Following the defeat of the Nazis in world war two the Red Army
occupied eastern Europe. Gradually, through a series of ‘popular front’
governments and by an iron grip on the army, police and judiciary,
Stalinist regimes – mirror images of the Soviet Union – were installed.
Living conditions were severe. War reparations saw factories stripped
of machinery and removed to the Soviet Union. A harsh labour system
involving piece-work and high production targets under a dictatorial
management (known as ‘Stakhanovism’) was rigidly enforced. Thousands of
worker-militants were expelled from Communist Parties as Stalin’s police
apparatus purged society of any potential political opponents.
The followers of Russian revolutionary Leon Trotsky (an implacable
opponent of Stalinism) explained that although the occupation of eastern
Europe had temporarily strengthened Stalin’s regime, the dead hand of
the bureaucracy would inevitably conflict with the functioning of the
planned economy. This would provoke a clash between the working class
and the bureaucracy. So, the demand for workers’ democracy could only be
realised through a ‘political revolution’.
The clearest expression of the political revolution occurred in
Hungary later in 1956 (although a brief strike wave in Poland had
earlier that year taken on the character of a workers’ uprising).

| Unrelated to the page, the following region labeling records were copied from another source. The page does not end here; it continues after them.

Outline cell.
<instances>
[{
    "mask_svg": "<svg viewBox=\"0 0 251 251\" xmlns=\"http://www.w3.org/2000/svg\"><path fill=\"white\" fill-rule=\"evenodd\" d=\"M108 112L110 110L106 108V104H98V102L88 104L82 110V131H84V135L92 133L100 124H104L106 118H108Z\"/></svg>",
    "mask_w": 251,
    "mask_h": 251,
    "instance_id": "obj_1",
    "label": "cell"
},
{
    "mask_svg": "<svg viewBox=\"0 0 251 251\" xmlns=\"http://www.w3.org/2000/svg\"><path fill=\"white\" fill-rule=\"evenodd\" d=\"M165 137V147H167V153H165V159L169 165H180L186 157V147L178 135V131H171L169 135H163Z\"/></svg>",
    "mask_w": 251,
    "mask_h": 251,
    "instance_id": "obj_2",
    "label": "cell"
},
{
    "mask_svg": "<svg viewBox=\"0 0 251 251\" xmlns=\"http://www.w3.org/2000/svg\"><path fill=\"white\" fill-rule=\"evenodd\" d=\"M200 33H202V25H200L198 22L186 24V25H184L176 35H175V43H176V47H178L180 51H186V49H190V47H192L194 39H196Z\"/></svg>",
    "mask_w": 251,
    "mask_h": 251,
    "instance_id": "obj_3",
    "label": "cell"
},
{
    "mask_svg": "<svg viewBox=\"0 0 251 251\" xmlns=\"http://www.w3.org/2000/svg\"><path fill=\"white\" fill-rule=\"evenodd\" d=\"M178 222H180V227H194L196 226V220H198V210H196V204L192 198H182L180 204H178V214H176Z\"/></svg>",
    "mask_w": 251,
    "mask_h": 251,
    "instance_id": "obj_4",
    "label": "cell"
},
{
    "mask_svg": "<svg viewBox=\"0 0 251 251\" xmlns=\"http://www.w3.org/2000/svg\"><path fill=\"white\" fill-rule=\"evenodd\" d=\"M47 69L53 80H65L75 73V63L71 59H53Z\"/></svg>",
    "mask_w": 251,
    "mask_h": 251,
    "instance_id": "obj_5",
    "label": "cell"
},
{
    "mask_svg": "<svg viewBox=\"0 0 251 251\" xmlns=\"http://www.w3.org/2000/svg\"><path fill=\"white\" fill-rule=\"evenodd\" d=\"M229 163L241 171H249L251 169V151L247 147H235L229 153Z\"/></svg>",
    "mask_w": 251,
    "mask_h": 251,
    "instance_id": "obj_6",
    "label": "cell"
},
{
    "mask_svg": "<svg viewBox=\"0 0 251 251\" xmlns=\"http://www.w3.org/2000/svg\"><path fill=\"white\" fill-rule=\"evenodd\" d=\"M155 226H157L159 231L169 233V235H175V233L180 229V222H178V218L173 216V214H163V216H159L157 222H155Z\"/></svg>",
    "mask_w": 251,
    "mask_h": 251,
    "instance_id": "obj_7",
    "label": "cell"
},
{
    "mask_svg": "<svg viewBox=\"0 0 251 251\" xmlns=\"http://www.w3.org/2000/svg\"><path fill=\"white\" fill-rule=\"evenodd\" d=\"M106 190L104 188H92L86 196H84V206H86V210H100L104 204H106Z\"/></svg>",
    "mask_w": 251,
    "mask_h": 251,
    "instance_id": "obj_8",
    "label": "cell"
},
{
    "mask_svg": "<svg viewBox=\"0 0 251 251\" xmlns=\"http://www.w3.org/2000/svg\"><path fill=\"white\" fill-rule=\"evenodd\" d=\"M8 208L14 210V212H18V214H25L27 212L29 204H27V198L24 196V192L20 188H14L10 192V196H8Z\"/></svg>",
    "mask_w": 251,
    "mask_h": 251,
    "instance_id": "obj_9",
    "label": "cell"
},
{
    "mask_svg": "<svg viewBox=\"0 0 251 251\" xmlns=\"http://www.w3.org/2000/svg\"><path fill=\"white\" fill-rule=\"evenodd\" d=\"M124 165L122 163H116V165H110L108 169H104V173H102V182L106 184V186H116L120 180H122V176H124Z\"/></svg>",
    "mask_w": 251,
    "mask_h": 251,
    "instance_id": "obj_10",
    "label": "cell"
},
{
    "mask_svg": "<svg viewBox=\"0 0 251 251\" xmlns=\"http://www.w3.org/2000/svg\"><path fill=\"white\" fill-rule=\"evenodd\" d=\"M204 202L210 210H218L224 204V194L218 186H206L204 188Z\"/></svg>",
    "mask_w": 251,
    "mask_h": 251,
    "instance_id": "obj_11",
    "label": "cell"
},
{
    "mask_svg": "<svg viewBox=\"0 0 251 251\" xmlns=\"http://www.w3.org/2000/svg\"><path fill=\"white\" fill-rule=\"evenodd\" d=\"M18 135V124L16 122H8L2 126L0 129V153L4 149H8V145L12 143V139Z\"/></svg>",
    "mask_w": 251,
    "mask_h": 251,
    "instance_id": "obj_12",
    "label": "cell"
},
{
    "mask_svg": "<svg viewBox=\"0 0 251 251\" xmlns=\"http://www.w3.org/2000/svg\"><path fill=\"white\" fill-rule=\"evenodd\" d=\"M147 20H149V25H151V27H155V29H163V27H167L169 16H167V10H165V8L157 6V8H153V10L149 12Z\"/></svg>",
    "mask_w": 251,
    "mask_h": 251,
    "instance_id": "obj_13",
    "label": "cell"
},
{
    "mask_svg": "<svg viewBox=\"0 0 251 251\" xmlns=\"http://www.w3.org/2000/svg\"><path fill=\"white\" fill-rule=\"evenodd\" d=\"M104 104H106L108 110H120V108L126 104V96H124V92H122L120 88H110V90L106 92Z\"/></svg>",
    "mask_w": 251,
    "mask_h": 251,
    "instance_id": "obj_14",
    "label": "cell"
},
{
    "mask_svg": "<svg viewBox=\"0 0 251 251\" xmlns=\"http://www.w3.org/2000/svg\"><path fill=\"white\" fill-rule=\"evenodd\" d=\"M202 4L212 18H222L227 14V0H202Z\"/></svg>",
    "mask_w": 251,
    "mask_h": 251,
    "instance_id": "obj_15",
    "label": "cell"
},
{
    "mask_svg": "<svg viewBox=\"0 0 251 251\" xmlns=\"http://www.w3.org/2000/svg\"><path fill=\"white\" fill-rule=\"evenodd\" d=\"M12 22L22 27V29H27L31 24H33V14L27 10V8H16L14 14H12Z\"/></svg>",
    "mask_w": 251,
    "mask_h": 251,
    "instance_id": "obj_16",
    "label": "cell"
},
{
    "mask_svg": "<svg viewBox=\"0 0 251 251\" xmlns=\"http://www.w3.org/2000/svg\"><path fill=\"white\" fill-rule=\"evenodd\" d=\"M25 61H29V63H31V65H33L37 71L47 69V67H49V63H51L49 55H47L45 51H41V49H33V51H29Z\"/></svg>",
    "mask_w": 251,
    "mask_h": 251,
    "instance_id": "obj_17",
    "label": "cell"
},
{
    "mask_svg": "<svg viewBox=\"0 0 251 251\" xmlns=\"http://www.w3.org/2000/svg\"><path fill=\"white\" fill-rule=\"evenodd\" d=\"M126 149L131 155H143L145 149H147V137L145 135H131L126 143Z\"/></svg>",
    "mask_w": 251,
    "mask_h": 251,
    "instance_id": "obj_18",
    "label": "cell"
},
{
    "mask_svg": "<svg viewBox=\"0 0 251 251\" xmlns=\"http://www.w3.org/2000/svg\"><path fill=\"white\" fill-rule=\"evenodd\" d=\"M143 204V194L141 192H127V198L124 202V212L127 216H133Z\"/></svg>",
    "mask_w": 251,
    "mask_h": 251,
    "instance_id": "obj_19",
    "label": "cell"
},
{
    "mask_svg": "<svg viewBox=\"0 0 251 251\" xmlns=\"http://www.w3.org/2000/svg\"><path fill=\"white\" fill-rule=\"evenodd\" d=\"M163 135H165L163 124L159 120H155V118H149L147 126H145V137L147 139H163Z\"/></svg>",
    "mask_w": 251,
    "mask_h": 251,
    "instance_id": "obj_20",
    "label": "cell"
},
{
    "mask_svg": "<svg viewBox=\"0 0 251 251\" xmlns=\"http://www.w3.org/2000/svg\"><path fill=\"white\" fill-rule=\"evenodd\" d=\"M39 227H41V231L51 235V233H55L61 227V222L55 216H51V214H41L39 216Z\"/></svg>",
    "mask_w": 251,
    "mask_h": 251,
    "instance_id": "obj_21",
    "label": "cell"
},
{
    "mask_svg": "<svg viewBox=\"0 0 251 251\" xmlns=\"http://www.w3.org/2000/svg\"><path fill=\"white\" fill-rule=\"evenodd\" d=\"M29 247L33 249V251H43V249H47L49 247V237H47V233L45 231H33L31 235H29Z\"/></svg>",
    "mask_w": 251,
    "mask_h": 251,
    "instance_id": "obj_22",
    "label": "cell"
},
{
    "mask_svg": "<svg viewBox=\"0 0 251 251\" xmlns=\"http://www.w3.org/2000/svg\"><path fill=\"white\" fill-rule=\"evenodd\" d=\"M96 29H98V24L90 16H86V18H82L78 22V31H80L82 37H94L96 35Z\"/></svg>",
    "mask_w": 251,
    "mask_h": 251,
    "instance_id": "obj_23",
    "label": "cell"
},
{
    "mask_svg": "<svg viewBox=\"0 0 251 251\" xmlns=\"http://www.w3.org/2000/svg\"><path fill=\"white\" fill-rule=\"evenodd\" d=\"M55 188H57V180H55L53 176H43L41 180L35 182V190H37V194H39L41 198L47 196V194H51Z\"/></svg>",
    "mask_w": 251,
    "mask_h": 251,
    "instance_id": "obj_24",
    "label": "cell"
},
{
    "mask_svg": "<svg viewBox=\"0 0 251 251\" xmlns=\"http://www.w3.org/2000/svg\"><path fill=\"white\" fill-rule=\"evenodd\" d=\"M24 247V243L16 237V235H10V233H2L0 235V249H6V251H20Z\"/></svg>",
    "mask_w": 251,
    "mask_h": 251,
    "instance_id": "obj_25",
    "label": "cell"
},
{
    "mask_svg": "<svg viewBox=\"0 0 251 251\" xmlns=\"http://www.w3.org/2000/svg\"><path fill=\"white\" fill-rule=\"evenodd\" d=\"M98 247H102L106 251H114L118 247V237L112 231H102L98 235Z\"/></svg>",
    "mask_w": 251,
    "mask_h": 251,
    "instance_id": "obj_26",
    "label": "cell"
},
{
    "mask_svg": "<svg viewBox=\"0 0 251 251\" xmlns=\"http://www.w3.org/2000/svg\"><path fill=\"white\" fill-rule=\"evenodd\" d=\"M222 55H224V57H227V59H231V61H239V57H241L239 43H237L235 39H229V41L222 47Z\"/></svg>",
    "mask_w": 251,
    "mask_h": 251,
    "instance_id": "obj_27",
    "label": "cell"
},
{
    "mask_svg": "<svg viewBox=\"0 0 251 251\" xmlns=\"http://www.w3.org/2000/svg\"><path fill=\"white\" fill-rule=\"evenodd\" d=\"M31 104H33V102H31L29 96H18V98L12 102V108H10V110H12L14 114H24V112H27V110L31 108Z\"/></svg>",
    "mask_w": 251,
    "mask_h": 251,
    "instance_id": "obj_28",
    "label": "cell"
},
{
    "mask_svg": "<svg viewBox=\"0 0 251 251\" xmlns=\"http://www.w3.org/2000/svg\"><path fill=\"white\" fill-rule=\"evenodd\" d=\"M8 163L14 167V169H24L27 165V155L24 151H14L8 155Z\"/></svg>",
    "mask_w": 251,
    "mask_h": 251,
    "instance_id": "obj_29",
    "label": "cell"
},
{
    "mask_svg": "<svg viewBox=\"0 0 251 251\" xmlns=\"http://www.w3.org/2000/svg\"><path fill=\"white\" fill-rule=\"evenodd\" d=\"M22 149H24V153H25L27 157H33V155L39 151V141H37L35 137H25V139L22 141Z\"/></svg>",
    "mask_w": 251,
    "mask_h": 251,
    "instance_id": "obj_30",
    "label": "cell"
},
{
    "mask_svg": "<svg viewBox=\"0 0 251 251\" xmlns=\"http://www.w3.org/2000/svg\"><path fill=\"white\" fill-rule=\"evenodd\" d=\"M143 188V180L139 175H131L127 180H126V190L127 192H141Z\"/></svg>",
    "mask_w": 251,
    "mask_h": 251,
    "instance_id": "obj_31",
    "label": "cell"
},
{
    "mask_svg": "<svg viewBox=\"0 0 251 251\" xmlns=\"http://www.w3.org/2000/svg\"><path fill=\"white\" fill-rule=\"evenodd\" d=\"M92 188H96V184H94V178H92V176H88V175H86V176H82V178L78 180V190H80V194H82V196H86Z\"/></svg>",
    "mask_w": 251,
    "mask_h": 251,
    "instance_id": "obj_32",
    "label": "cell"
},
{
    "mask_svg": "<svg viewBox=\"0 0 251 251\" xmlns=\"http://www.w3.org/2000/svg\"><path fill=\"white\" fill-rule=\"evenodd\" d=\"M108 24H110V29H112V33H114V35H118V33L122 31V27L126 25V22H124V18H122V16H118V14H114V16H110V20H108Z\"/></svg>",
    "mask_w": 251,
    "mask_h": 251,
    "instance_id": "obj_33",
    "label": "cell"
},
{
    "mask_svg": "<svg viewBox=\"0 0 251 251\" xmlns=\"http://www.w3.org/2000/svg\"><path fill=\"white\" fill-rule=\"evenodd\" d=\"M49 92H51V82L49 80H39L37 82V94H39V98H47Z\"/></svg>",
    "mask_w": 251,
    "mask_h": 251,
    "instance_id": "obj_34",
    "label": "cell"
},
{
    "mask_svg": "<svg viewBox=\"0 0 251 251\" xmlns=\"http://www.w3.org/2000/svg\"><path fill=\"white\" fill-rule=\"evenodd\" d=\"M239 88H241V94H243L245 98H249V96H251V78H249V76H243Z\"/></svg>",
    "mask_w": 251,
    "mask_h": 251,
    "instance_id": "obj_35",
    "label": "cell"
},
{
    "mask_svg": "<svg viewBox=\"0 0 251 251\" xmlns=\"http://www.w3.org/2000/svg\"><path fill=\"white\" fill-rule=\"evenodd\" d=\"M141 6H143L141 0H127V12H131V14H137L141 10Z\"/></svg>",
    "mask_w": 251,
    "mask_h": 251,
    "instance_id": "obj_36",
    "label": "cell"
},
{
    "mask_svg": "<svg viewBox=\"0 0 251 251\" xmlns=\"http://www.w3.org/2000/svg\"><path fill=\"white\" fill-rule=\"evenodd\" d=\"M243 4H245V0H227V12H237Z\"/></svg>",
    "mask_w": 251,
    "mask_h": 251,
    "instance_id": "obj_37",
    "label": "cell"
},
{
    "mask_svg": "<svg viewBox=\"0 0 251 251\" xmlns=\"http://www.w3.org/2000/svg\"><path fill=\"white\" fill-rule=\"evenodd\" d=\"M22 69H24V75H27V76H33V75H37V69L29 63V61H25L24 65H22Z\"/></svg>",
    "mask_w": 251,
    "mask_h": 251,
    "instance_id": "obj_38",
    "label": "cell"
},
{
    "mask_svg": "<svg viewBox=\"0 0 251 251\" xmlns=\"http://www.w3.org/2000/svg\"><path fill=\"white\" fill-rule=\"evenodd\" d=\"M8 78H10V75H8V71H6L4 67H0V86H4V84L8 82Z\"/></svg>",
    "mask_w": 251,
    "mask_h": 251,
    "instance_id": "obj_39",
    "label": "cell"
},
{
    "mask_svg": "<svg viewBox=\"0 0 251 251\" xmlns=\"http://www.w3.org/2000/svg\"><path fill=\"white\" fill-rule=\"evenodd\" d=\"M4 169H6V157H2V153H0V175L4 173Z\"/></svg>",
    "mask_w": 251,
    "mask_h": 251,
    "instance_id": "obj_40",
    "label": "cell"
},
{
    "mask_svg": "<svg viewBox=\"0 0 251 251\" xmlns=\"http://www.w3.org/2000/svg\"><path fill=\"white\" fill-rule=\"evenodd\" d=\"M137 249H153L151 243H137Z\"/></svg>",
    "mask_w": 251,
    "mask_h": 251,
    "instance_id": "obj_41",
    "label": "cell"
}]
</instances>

Starting with the stirrings of dissent amongst intellectuals (the ‘Petofi
circle’) and students, splits in the ruling Communist Party opened up
channels for working-class opposition to move along. By October a
political revolution was in full swing. Quickly, the workers embraced
Lenin’s 1919 programme against bureaucratisation.

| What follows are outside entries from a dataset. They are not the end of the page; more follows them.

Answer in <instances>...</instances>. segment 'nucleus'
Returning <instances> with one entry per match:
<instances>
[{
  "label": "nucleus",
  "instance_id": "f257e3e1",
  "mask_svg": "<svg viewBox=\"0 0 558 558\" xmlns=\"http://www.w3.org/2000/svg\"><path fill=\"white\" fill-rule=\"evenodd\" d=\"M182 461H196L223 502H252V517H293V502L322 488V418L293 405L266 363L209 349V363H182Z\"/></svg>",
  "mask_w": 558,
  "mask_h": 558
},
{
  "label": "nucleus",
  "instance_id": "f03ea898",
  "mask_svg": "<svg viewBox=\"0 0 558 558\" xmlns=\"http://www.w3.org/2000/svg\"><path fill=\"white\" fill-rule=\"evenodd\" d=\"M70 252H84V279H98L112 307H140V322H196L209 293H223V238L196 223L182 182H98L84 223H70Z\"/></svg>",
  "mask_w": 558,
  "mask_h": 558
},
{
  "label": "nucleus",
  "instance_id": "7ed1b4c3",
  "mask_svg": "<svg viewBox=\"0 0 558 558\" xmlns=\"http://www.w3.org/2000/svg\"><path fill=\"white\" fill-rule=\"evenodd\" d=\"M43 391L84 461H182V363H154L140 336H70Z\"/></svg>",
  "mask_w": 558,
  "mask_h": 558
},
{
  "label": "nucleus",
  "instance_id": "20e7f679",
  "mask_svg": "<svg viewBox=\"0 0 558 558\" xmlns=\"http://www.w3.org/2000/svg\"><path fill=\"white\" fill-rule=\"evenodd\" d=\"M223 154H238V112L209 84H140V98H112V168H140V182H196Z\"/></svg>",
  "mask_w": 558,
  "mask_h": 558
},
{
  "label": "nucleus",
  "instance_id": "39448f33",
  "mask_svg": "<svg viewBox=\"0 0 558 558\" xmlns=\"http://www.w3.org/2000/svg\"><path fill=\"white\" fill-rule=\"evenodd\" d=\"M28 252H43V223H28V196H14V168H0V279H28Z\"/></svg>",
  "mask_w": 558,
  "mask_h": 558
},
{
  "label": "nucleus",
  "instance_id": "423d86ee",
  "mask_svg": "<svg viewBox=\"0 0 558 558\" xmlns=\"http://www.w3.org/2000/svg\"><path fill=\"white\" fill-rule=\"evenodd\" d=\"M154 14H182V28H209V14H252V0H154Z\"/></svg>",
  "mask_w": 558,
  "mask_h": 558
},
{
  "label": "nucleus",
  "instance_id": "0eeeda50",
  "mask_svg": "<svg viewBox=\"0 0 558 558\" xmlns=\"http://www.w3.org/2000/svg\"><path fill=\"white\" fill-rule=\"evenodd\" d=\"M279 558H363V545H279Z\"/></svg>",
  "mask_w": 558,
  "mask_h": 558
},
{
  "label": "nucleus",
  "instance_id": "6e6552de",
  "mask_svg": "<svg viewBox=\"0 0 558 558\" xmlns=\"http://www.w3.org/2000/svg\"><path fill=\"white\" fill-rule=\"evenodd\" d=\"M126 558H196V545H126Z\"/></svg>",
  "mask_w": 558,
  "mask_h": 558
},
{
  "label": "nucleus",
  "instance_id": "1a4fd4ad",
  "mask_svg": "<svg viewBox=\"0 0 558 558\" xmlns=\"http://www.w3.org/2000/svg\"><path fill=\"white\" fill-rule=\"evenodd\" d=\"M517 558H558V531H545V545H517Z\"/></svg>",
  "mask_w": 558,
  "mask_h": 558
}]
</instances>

In the capital, Budapest, workers’ councils ie soviets, were
established with the election of officials with the right of recall.
Maximums were placed on wages, the standing army was replaced by
workers’ militias and freedom of expression, except for capitalist
counter-revolutionaries, was established. To implement this, two general
strikes and two uprisings were conducted by the working class throughout
Hungary.
The occupying Soviet troops became infected with this revolutionary
mood and were hastily withdrawn, only for more reliable troops to return
later.
Khrushchev, having earlier denounced Stalin, resorted to the same
brutal methods to crush the revolution. This resulted in splits and
defections from the mass Communist Parties in the West.
Khrushchev had survived and the repressive system staggered on for
several more decades but the workers’ revolution of 1956 showed that the
writing was on the wall for Stalinism.